C’était parti pour être un mauvais roman. Les enfants de la poubelle n’est sans doute pas un roman pour amateurs d’histoires féeriques, romantiques , de personnages parfaits, heureux, intouchables. Houenou Kowanou n’est pas de ceux qui caressent le lectorat d’intrigues à l’eau de rose. Tout dans l’introduction porte à le croire. L’héroïne, dès le début, avertit le lecteur qu’elle l’embarque pour une aventure difficile: «J’estime avoir peu vécu. Le présent récit est donc pour moi une occasion de continuer à paraître quelq’un quoique je sois pratiquement tombée comme la feuille d’automne» Puis , il y a ce passage « Lorsque j’étais enfant, je rêvais» p.5 qui lance tambour battant les hostilités. Rêver. C’est permis. C’est bien. Il faut rêver. Mais, l’instant d’après, il faut se réveiller pour accomplir ses rêves. Entre rêve et réalité n’y a t-il pas que le pont ténu du réveil ?
Madeleine, innocente adolescente et incorrigible rêveuse, rêvait. De célébrité. D’agrégation. D’une carrière d’astronaute. D’un avenir brillant, hors pair. Elle rêvait d’une vie comme personne n’en avait jamais connu. De tous ses rêves, en plus de celui d’être « vedette des tribunaux», celui qu’elle nourrissait le plus chèrement était de ressembler à sa mère. Fille unique d’une famille monoparentale, elle n’avait pour parent que cette dernière. « Que deviendrais-je, si un jour, maman était mécontente de moi? »p. 37 Jeune, belle, élégante, rigoureuse, travailleuse, inébranlable, invulnérable, c’était son idole, son modèle, sa déesse, son tout. Entre les deux , les relations et la vie à Dallas n’avaient jamais été que belles. Une douce complicité mère-fille les liait, des traits de caractères complémentaires et ressemblants en faisaient des meilleures amies. Tout était beau. Rien ne menaçait de les séparer, d’en faire des ennemies, des rivales. C’est d’ailleurs inimaginable qu’une mère et sa fille en arrivent à devenir des rivales. Seulement, il se passe de drôles de choses dans le Dallas de Houenou Kowanou. L’auteur, prenant en parfait contre-pied le lecteur , nous offre une exorbitante et choquante histoire de rivalité entre mère et fille. Madeleine et sa mère Gabrielle vont devenir du jour au lendemain les meilleures ennemies du monde. Et pour cause ! Une histoire d’amants partagés. L’ambiance ainsi salopée va devenir putride, invivable. Menace. Séparation. Enlèvement. Torture. Traque. Madeleine , fragile et faible, verra le flot de ses rêves se briser contre la grève du destin. Plus que sa mère, elle fera les frais de cet adieu inévitable. Condamnée à l’exil, elle fuira son Dallas natal, l’Amérique de sa naissance pour une aventure forcée, traquée par sa mère qui fera tout pour ruiner le bonheur de sa propre fille. Cap sur l’Europe. Semblant d’accalmie avant la résurgence de la chasse à l’homme. Gabrielle a la rancune tenace. Il faut fuir à nouveau. Le vent de l’exil fera échouer l’héroïne en Afrique. Ici commence pour Madeleine l’African dream. Ici, elle mangera goulûment des morceaux de bonheur, renaîtra, revivra.
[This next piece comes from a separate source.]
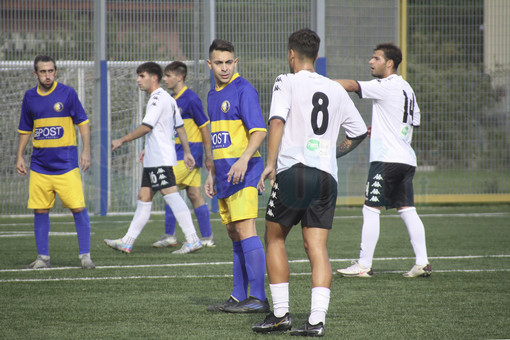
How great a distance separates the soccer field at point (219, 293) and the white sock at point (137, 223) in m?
0.20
« La vie se nourrit d’humeur ; chacun cultive ses périmètres afin d’en récolter des bonnes.»p. 30. Houénou Kowanou est un distillateur d’humeurs. Les bonnes comme les les mauvaises se donnent rendez-vous dans ce roman d’une remarquable beauté. Alliant simplicité et doigté dans le choix des mots, l’auteur parle d’amour, de déception, de trahison, de vengeance, de destin etc… Tout ceci avec une telle finesse dans la narration, une telle précision dans la description, une telle profondeur dans la réflexion. Impossible de s’ennuyer. L’œuvre parue en 1999 aux éditions HDH vous tient en haleine. 252 pages à savourer.
Le lecteur exigent que je suis en voudra peut-être à l’auteur pour l’épilogue inattendu, presque trop facile, et pour des séquences que j’aurais aimé plus développées. Qu’importe. Les auteurs talentueux ont l’art de fourvoyer le lecteur, de le faire s’égarer sur les sentiers qu’eux seuls savent tracer. Houénou Kowanou est incontestablement de ceux-là. En doutez-vous? Lisez Les enfants de la poubelle et vous m’en direz des nouvelles.